◆ TEXT SECTION:
* * * * * * * * *

I never gave this much thought, but for me it's mainly about the way a tea smells and tastes, and how it feels in the body. And because of this, it's actually easier for me to tell when a tea isn't clean.
So far I've had two teas I can say for certain weren't "clean". One was a Dan Cong whose scent was way too powerful, developed a weird foam when brewed, and tasted ridiculously sweet in the first infusion and then stale from the second onward. Not to mention in less than 30 minutes I was feeling dizzy, and not because of the qi.
The other was a sheng from 2016. It looked fine at a glance, maybe a bit darker than usual, but nothing out of the ordinary. The scent and taste were pure ash, though. Not smoky, not roast-like, not earthy/cellar/what have you. It was a mix between burnt wood and cigarette ash, and something metallic that I'm probably better off not knowing. No side effects, but only because I barely finished the first cup.

* * * * * * * * *

Brief descriptive captions
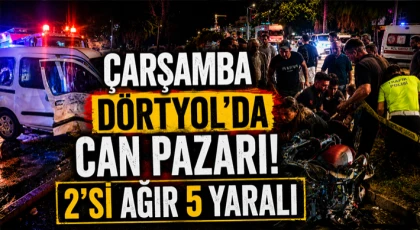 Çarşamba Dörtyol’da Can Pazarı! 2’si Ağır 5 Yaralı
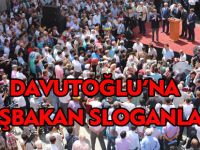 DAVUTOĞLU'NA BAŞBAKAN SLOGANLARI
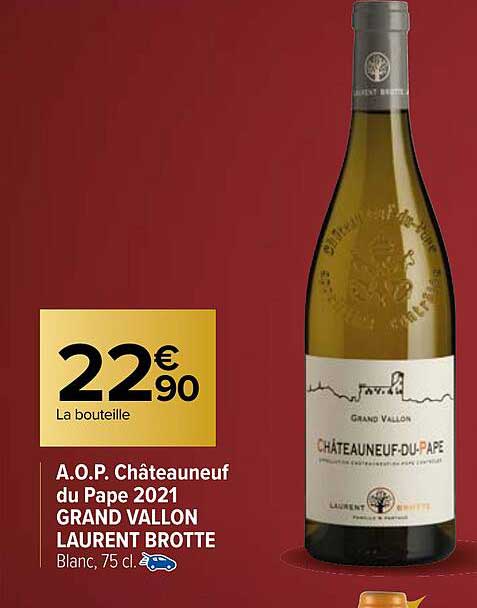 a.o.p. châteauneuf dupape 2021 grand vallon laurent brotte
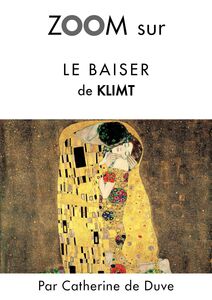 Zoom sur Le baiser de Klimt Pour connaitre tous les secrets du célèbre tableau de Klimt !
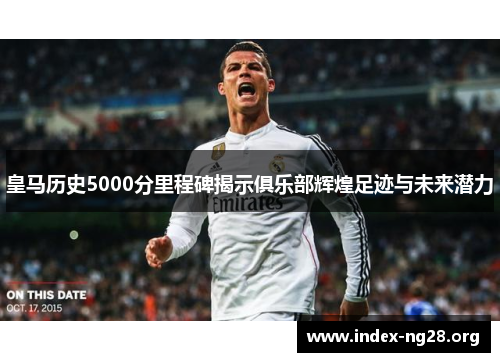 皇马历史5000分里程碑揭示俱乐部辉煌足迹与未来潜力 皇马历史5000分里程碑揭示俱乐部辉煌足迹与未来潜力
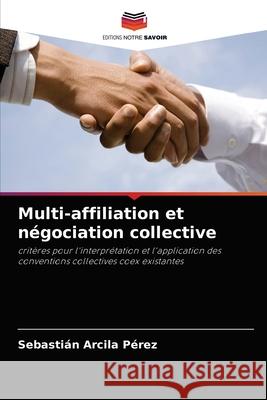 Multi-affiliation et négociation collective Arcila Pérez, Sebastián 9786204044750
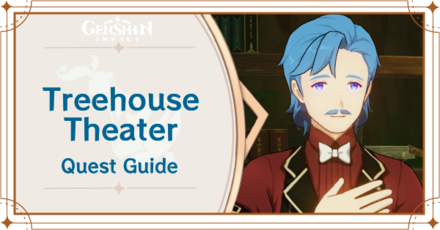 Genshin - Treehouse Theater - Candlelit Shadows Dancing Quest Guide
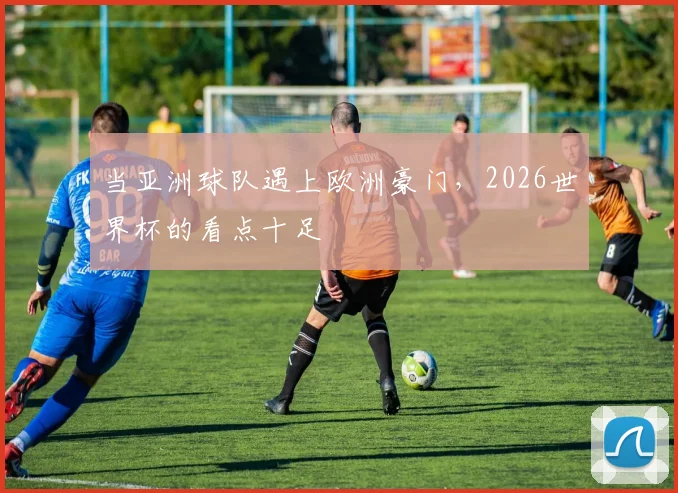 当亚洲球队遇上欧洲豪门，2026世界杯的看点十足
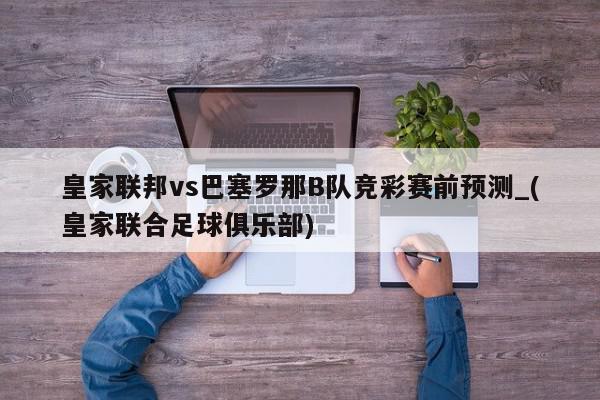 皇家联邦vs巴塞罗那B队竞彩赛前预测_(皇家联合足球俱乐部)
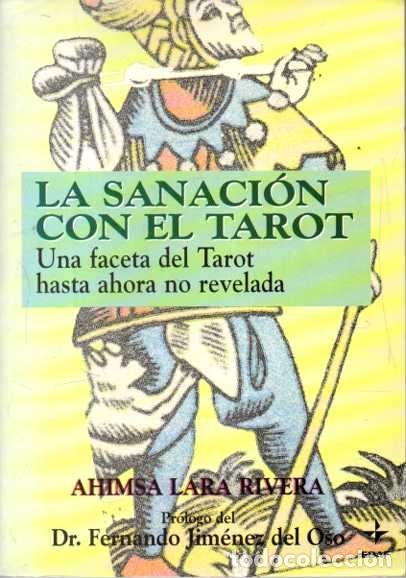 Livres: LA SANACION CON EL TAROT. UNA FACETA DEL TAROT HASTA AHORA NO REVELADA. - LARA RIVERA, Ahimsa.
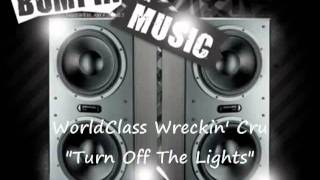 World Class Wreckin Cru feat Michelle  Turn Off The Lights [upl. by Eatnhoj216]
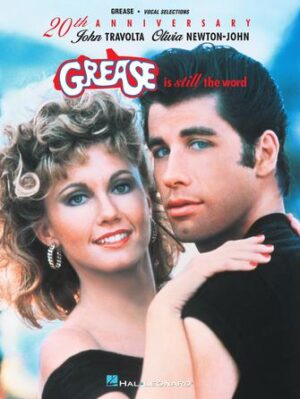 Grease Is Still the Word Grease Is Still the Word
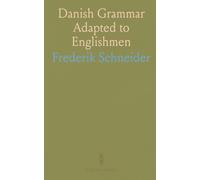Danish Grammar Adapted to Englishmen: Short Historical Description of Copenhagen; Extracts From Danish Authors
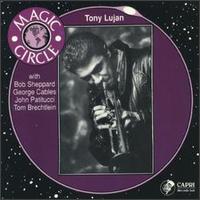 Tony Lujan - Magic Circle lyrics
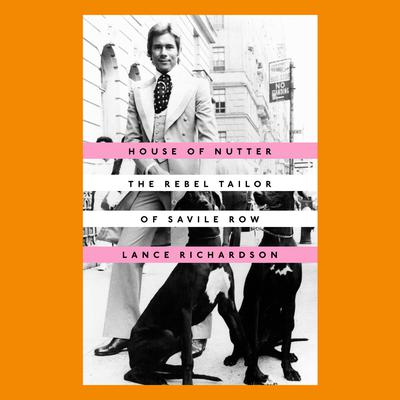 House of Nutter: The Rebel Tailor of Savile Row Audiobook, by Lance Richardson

* * * * * * * * *

◆ WHAT YOU HAVE TO DO: Output the passage of the tea text between "So far I've" and "because of the qi.", inclusive, reproducing its wording precisely. The entries were collected from a separate source.

◆ PROBLEM SOLUTION:
So far I've had two teas I can say for certain weren't "clean". One was a Dan Cong whose scent was way too powerful, developed a weird foam when brewed, and tasted ridiculously sweet in the first infusion and then stale from the second onward. Not to mention in less than 30 minutes I was feeling dizzy, and not because of the qi.